Now that he’s won one Indy 500, Sato wants to make it two in a row.

“It’s a huge, another task and a new dream,” he said. “I’m excited for the new season and to go for another 500 (win), it’s another completely new dimension. Like Michael (Andretti, who he drove for last season) said, obviously, we’ll be competing against each other in the new season, but tonight we celebrated together. I think it’s going to be a real good season for me. I’d love to get another win there, of course.”

2018 BorgWarner Baby Borg Presentation to 2017 Indianapolis 500 winner Takuma Sato and team owner Michael Andretti. 17 January, 2018, Detroit, Michigan, USA.
Michael Andretti celebrates his 5 Indy 500 wins as a team owner, and Takuma Sato celebrates his first Indy 500 win
©2018, Michael L. Levitt

But not if Andretti has anything to say about it.

“He’s not allowed to win again,” Andretti laughed while also speaking to NBC Sports.

Sato enjoyed a victory lap of another sort last month when he accompanied the Borg-Warner Trophy to his native Japan for a two-plus week tour of the nation.

It marked the first time in the Trophy’s 82-year existence that it has ever been outside the U.S.

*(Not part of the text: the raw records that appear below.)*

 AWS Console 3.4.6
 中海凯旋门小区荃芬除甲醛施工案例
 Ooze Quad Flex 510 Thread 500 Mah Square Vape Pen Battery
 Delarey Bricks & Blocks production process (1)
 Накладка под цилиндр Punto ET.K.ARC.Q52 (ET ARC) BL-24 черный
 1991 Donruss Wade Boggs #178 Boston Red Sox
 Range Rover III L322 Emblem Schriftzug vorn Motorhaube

Everywhere Sato and the Trophy went drew large crowds, from Honda Racing “Thanks Day” at the Twin Rings track at Motegi to a visit to Mount Fuji, a meeting with 850 members of Sato’s fan club, and also included a two-day run in the atrium of Honda’s World Headquarters in Tokyo that had fans lined up for hours to see the Trophy and take photos of it and Sato.

“The reaction was just massive,” Sato said. “For myself, it was a dream come true, but at the same time, for a country with that history, it was an unbelievable moment, particularly the first time when Hiro Matsushita did it (drove in the Indy 500 in the 1990s) so many years ago.

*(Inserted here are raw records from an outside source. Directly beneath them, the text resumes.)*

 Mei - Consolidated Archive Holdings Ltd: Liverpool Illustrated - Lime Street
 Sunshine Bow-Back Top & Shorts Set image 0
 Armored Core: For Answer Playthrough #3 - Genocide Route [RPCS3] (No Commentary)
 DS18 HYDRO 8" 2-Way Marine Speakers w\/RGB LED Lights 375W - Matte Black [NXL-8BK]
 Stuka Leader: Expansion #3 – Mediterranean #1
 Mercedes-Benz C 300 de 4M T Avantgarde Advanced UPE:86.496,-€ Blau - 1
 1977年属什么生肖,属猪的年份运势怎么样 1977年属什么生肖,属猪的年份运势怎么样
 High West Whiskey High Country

“So many Japanese drivers have tried to win such a historic race, I was just so proud to be part of it. The people were really excited. The passion, I’m really particularly happy to bring it to Japan.

“To go to Japan was a massive commitment by from Borg Warner and Honda. So many Japanese fans were able to see it physically and now they’re really looking forward to this year’s Indy 500 again. It was a great moment to us.”